Algo semejante ocurrió con Alan García en su segundo gobierno. Hoy
lo hemos olvidado pero el candidato que regresó del exilio no
era aún el conservador comensal de comilonas sanisidrinas.
De hecho, la escena famosa en que le pega la patada a
Jesús Lora ocurre en una marcha del 2004, cuando protestaba junto
a la CGTP contra el neoliberalismo, la
constitución de 1993 y los services que precarizaban el
empleo de las clases trabajadoras. Además, estaba en
contra de un tratado de libre comercio con EE. UU. Y
en las elecciones del 2006 ganó distinguiéndose de la neoliberal
candidata de los ricos y del antisistema Humala.
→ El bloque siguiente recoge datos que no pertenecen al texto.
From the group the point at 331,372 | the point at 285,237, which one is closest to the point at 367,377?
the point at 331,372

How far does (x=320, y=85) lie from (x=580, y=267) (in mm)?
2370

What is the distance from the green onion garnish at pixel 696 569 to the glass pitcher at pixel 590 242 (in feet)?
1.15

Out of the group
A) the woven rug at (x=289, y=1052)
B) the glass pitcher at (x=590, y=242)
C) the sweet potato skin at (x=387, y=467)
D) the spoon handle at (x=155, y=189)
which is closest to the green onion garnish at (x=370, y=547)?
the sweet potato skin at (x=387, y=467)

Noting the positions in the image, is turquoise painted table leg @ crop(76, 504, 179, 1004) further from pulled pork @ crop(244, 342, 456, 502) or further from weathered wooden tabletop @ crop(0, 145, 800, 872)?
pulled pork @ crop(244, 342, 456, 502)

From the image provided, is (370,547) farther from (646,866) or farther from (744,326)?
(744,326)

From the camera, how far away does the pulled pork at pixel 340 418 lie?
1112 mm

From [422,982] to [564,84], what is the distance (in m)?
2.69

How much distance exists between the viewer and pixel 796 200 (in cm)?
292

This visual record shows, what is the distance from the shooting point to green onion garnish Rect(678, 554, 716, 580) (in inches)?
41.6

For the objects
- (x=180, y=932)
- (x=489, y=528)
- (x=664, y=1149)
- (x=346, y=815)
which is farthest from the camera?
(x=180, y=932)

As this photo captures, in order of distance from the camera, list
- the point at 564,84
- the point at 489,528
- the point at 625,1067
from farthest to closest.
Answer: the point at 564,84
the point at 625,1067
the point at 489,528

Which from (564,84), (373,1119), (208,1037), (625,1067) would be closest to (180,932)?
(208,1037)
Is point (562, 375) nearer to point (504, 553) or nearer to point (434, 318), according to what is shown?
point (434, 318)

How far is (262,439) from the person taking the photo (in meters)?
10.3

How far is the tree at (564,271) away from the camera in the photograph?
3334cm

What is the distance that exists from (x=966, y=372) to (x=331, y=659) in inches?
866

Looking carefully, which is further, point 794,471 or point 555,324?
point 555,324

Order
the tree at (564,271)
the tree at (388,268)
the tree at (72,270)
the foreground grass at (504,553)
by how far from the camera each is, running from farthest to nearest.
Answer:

Pero las elecciones
importaron poco, el manejo del país en lo fundamental se mantuvo.
Y la
inercia prosiguió el 2011,
lo decía más arriba, cuando Humala también resulta
domesticado y encausado sobre los rieles de lo habitual.
Como recordaba un amigo, las sesiones de
transferencia de gobierno del 2011 fueron, en
realidad, reuniones de patas. De patas tecnócratas, se
entiende. Paradójicamente, fue el gobierno de Humala el que
tuvo un mayor predominio de cuadros tecnocráticos.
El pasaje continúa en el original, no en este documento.